• _TEXTO DE LECTURA_:
────
EL PARÍS DE LOS CINÉFILOS
Hay un turismo en la capital francesa que no repara tanto en la torre Eiffel como en la sala Saint André y otras que programan películas y más películas. Aquí los dioses se llaman Bergman, Allen y Pasolini en su reino de sombras e inteligencia.
Todos los veranos, cuando París se llena de estadounidenses y se vacía de franceses, el cine Saint André presenta su ciclo de Todo Bergman. Se exhiben 20 de las 27 películas del director sueco. Llegan en bicicleta estudiantes del mundo entero, pagan módicas entradas (de 35 a 40 francos) y salen comentando sesudamente las tragedias de Liv Ullman, Bibi Anderson e Ingrid Tullin. El cine Saint André está en la frontera norte de la zona cinéfila de París, territorio libre en el que se puede visitar la ciudad luz en completa sombra, sin Notre Dame ni torre Eiffel que se interpongan con el Nueva York de Woody Allen (verdadero ídolo del lugar), el Hollywood de los treinta o la Venecia en la que los miércoles, a las once de la mañana, muere Dick Bogarde.
La frontera Sur del territorio cinéfilo está delimitada por el Estudio de las Ursulinas, lugar en que se estrenó, en 1931, La edad de oro, de Buñuel. La sala (reparada después del saqueo de las juventudes católicas tras el estreno buñuelesco), no ha sufrido mayores modificaciones desde entonces. Al Este, el cine Ecole mira hacia la facultad de Jussieu; en el Oeste el Saint Gemain, detrás de los cafés Les Deux Magot y el Flore, refugio de Sartre y Beauvoir. El corazón del territorio está, sin embargo, en la estrecha callejuela Champolion, con sus tres cines (de tres salas cada uno), su librería cinéfila y su triste bar con fotos de ídolos muertos.
Los límites del país de los cine-clubes (no más grande que los barrios madrileños de Lavapiés o Malasaña), son los mismos del Barrio Latino. Donde vivió Rimbaud, donde mató François Villon, donde desde hace 15 siglos los estudiantes se matan por libros y levantan barricadas. Las últimas fueron las del 68. No se ven nuevas revueltas en el horizonte. Los estudiantes de hoy prefieren diluir sus escasas angustias existenciales haciendo colas interminables para disfrutar de Serenata para tres, de Ernst Lubitsch. Para algunos ya se hace difícil soportar una semana sin ver una comedia de Lubitsch o, en su defecto, una de Strugge, de La Cava o de Billy Wilder; al fin, algo que te haga sentir que el mundo es fino, inteligente e irónico. Todo esto para salir de la función y hundirse en los más escabrosos mundos de Kubrick o Kurosawa.
────
• _DATOS DE ENTRADA_:
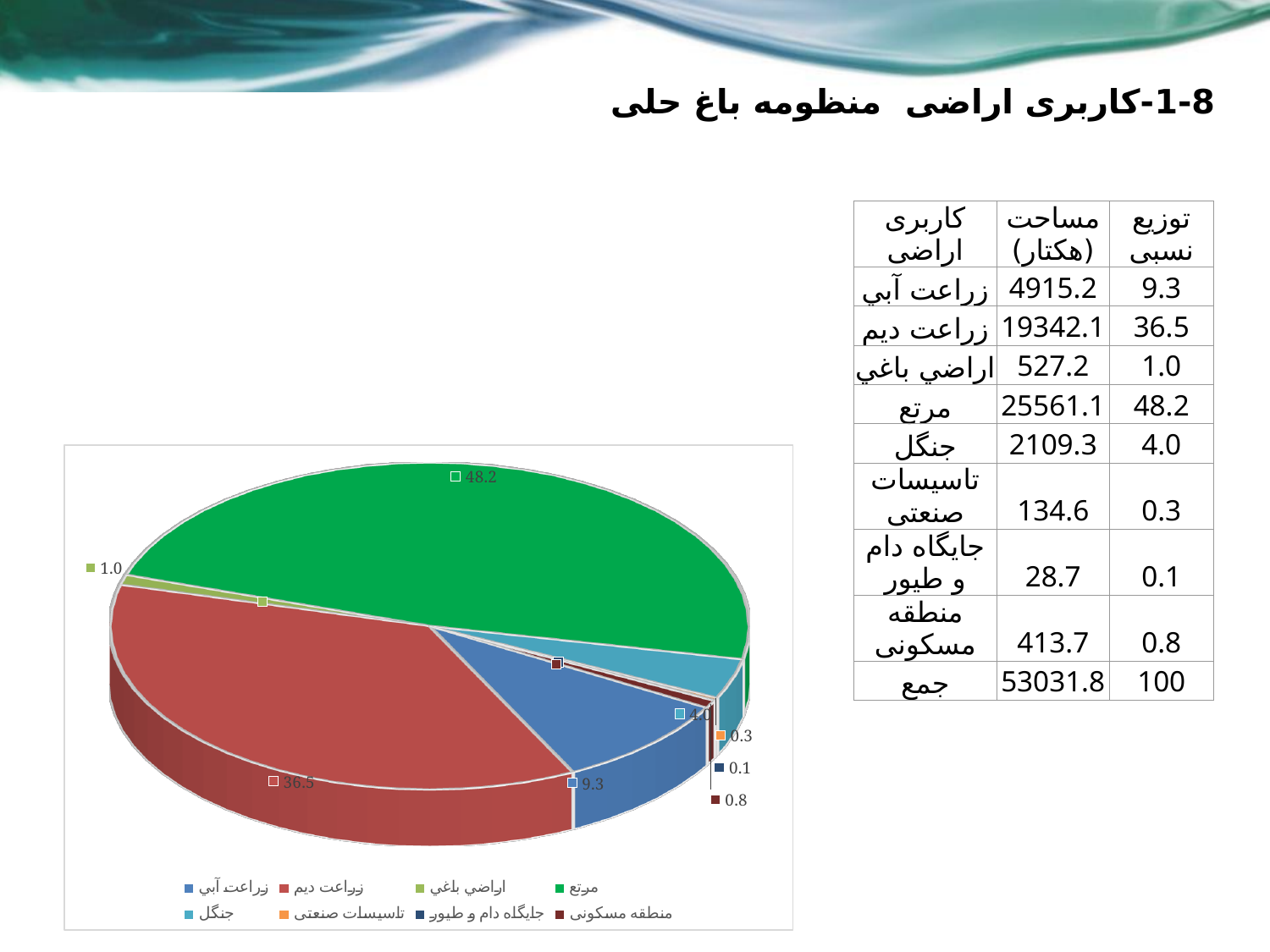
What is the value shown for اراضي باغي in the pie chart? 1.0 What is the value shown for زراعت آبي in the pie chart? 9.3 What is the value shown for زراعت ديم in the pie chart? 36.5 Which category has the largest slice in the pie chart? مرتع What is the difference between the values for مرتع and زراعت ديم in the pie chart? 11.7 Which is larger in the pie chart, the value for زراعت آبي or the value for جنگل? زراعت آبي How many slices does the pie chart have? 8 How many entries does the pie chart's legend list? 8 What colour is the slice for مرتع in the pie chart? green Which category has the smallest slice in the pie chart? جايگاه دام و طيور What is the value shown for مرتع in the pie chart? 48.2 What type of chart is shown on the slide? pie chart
────
• _TAREAS_:
A) Indica si cada afirmación concuerda con el texto sobre el París cinéfilo, respondiendo sí o no y citando literalmente las palabras del texto que lo deciden: (i) El ciclo Todo Bergman del cine Saint André exhibe todas las películas del director sueco; (ii) La edad de oro, de Buñuel, se estrenó en 1931 en el Estudio de las Ursulinas; (iii) En la callejuela Champolion hay tres cines de tres salas cada uno.
B) Reescribe como lista de puntos el párrafo del texto sobre el París cinéfilo que empieza con «La frontera Sur del territorio cinéfilo», conservando sus datos principales.

• _RESPUESTAS POR TAREA_:
A)
(i) No: «Se exhiben 20 de las 27 películas del director sueco.»
(ii) Sí: «el Estudio de las Ursulinas, lugar en que se estrenó, en 1931, La edad de oro, de Buñuel.»
(iii) Sí: «la estrecha callejuela Champolion, con sus tres cines (de tres salas cada uno)».

B)
- Sur: el Estudio de las Ursulinas, donde se estrenó en 1931 La edad de oro, de Buñuel. La sala se reparó tras el saqueo de las juventudes católicas que siguió al estreno y apenas ha cambiado desde entonces.
- Este: el cine Ecole, que mira hacia la facultad de Jussieu.
- Oeste: el Saint Gemain, detrás de los cafés Les Deux Magot y el Flore, refugio de Sartre y Beauvoir.
- Corazón: la callejuela Champolion, con tres cines de tres salas cada uno, una librería cinéfila y un bar con fotos de ídolos muertos.